The UX of Dora: 3 Design Lessons from a Little Adventurer

As the father of two tiny people, I’ve spent a lot of time with big purple dinosaurs, curious monkeys and little backpack wearing adventurers. Interestingly, I‘ve discovered that kids shows can teach us a lot about good product design, especially that Dora the Explorer.

1. Make It Predictable

Every episode of Dora is the same. There is a clear end goal and Dora has to go through three steps to get there. The goal and the steps are articulated (repeatedly) by Dora and her friends throughout the adventure. This repetitive structure makes the show extremely enjoyable for kids because they can master it. They get what needs to happen, they understand the steps to get there and they know what’s coming next.

People are driven by a desire for mastery. We want to feel accomplished and capable. The easier it is for a person to master a product the more likely they are to feel good about the experience. Predictability goes a long way toward making that happen. There are a number of ways to make a product predictable:

  1. Maintain design consistency: Users should know what design elements mean, no matter where they appear in an experience. If tapping a specific icon is supposed to open a navigation menu, it needs to open that menu every time it appears. If it doesn’t, the user loses the ability to predict what the icon means and no longer knows when or how to use it.
  2. Leverage established design patterns: It can be enticing to get creative and reinvent the wheel, but using established design patterns for common tasks means less “new” for the user to learn.
  3. Use metaphors and animations: Well crafted metaphors and animations help users understand where they are in an experience, what state things are in, what options are available to them and what they should do next.

2. Use Simple Language

Dora is aimed at little kids so the language is simple and the dialogue is concise.

Your product might not be aimed at kids but there is rarely a downside to simple and concise language. The average adult American reads at a 7th — 8th grade level. Unless your product or market demands technical jargon or higher-level vocabulary, avoid it. This is especially important to keep in mind with error messages, where lack of comprehension has a higher likelihood of leading to user frustration.

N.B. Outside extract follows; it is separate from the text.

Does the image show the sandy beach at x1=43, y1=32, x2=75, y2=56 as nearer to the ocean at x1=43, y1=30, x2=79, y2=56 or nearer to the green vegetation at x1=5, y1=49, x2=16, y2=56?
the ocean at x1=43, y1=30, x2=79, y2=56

3. Provide the Necessary Tools

On every adventure, Dora inevitably runs into problems. Swiper the Fox steals something, or she has to get past snakes, or alligators, or whatever. But, the ever-resourceful Dora has it covered thanks to her magic, talking backpack and her equally magic, equally talky map. The map keeps her on the right track, and her backpack is full (conveniently) of just what she might need at any given moment.

You can’t always predict what’s going to happen to your users in the wild. You can do your best to guide them down specific paths or toward specific outcomes, but people are complicated. They do what they want. And they will definitely do something you didn’t think of. It is important to always have a set of tools available to help them overcome problems they might encounter.

This includes navigational tools to help get them back on track if they end up in the wrong place, as well as functional tools to help them accomplish tasks, make decisions, and undo mistakes. Delivering just what a user needs right when they need it makes for a magical experience. You might not be able to give them a magic, talking backpack, but if you are thoughtful about the way you surface and design your tools, you can come pretty damn close.